**GIVEN EXERCISE**
Could you give the whole listing below as a JSON list of strings, with one string per line and blank lines left out?
---------------
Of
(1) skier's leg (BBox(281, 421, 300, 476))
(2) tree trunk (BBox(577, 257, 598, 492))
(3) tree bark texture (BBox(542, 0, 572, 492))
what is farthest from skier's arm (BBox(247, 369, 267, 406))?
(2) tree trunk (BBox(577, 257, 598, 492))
---------------
**RESPONSE**
[
  "Of",
  "(1) skier's leg (BBox(281, 421, 300, 476))",
  "(2) tree trunk (BBox(577, 257, 598, 492))",
  "(3) tree bark texture (BBox(542, 0, 572, 492))",
  "what is farthest from skier's arm (BBox(247, 369, 267, 406))?",
  "(2) tree trunk (BBox(577, 257, 598, 492))"
]